PROBLEM TO WORK ON:
Start with the line containing "Is (x=281, y=69)" and write out each line through the end of the listing, exactly as given.

** Start SOURCE RECORDS **

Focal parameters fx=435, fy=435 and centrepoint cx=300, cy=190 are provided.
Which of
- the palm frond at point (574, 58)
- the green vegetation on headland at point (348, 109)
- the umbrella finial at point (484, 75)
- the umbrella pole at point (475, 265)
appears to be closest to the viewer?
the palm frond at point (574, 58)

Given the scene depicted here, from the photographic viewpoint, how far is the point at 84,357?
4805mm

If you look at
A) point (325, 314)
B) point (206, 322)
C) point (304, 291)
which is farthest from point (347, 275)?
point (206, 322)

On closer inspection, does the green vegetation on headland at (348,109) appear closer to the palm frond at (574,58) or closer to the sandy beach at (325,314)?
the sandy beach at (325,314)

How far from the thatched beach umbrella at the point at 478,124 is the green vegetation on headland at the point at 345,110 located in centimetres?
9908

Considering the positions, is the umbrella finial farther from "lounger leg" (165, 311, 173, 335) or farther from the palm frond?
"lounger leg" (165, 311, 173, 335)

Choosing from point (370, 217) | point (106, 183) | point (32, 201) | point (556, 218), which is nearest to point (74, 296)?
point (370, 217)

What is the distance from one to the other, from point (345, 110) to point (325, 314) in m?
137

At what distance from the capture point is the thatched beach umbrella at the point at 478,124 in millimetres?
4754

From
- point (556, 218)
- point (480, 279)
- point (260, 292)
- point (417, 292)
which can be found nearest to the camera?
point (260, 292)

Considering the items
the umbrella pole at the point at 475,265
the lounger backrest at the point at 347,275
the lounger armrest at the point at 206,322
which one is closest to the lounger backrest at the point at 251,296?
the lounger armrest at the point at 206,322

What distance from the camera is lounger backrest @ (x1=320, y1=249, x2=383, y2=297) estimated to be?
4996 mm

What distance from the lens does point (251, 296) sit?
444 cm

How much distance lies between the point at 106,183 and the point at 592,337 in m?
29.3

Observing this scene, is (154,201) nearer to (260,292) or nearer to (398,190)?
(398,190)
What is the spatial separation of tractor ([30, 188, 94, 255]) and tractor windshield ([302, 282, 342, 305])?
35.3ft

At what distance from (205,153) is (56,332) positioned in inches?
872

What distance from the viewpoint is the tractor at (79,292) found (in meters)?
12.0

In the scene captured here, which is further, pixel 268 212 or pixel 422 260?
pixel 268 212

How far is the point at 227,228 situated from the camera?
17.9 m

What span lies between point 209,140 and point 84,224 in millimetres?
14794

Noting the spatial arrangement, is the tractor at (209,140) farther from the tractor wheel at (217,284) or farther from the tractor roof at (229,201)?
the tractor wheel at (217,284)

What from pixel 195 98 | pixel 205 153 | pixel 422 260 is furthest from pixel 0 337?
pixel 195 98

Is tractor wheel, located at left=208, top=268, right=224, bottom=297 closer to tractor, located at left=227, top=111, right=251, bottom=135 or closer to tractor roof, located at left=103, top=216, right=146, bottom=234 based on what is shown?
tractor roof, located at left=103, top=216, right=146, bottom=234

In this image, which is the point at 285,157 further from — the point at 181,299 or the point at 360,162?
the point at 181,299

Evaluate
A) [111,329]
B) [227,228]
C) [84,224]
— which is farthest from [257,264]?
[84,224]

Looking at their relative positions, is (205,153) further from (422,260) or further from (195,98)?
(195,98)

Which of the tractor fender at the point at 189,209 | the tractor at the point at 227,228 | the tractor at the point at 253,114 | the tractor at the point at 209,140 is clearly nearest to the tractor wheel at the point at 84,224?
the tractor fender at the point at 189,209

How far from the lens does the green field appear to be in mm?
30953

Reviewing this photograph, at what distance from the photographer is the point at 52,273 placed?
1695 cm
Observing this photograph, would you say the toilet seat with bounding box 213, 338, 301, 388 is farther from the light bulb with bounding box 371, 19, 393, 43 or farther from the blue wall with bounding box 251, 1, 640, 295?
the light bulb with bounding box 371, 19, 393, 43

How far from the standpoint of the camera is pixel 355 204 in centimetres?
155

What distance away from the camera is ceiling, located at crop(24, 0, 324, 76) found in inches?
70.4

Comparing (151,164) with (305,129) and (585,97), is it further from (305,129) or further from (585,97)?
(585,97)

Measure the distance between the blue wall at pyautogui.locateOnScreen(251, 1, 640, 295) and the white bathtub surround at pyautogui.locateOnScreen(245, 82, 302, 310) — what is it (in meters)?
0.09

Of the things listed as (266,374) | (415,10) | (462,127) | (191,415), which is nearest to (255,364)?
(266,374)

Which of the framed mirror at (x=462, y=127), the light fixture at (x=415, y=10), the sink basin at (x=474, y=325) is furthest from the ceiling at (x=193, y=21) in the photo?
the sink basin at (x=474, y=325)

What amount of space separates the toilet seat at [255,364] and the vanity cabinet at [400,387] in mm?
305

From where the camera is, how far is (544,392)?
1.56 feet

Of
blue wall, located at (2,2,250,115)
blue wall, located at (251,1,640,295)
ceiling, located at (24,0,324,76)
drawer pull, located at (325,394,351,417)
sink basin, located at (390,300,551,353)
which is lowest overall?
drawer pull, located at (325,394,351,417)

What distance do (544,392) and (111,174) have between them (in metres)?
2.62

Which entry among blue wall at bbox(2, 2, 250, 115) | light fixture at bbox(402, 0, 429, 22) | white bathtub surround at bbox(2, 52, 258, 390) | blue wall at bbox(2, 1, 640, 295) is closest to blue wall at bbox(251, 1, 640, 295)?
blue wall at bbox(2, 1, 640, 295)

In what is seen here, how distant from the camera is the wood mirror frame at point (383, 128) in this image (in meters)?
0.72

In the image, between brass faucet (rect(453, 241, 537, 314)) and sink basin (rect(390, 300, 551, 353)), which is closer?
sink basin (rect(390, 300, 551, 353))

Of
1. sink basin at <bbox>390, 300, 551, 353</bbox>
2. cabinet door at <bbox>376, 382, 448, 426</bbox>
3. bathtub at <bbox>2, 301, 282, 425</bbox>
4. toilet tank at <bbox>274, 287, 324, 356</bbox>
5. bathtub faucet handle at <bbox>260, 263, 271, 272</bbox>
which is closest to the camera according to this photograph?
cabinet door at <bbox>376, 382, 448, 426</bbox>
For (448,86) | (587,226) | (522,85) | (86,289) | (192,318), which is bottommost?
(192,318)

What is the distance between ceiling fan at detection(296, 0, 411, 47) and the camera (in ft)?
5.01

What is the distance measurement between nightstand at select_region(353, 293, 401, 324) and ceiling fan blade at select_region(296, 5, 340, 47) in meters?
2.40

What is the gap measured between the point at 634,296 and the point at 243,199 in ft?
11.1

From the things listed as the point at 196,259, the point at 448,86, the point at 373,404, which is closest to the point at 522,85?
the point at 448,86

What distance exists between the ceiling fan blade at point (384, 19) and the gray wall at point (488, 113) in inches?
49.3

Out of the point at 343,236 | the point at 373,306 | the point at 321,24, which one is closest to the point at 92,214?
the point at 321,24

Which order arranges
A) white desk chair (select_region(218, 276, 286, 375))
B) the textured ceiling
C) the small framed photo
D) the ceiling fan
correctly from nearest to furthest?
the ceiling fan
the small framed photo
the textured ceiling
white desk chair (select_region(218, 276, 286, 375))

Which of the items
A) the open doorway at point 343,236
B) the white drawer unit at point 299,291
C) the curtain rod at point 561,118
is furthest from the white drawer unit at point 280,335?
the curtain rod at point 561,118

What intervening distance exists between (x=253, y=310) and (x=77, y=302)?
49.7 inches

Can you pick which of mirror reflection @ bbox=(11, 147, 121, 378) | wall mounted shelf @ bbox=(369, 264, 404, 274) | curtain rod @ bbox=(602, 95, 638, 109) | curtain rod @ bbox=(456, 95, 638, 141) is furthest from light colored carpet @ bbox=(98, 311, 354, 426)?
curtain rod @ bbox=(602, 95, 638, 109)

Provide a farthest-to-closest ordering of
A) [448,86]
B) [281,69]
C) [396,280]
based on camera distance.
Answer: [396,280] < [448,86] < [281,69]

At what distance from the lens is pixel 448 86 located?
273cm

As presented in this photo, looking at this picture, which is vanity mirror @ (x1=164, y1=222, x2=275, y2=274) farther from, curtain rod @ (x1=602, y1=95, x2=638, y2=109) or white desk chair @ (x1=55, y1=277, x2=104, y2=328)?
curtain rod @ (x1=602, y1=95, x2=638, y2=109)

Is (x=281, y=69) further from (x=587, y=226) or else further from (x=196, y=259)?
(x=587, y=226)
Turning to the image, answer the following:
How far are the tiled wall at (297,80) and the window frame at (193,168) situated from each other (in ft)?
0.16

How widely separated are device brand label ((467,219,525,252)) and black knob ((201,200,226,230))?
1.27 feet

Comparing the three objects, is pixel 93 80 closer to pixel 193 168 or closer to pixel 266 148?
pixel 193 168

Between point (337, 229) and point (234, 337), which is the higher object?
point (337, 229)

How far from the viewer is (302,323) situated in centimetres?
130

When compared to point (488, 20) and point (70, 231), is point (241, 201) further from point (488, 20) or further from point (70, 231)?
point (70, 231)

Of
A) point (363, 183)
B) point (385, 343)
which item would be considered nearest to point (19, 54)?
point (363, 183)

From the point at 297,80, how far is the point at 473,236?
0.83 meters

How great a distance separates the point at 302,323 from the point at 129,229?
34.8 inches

** End SOURCE RECORDS **

THE OUTPUT:
Is (x=281, y=69) further from (x=587, y=226) or else further from (x=196, y=259)?
(x=587, y=226)
Turning to the image, answer the following:
How far are the tiled wall at (297,80) and the window frame at (193,168) situated from each other (in ft)?
0.16

How widely separated are device brand label ((467,219,525,252)) and black knob ((201,200,226,230))?
1.27 feet

Comparing the three objects, is pixel 93 80 closer to pixel 193 168 or closer to pixel 266 148?
pixel 193 168

Between point (337, 229) and point (234, 337), which is the higher object?
point (337, 229)

How far from the viewer is (302,323) situated in centimetres?
130

When compared to point (488, 20) and point (70, 231), is point (241, 201) further from point (488, 20) or further from point (70, 231)?
point (70, 231)

Of
A) point (363, 183)
B) point (385, 343)
which item would be considered nearest to point (19, 54)?
point (363, 183)

From the point at 297,80, how far is the point at 473,236?
0.83 meters

How great a distance separates the point at 302,323 from the point at 129,229?
34.8 inches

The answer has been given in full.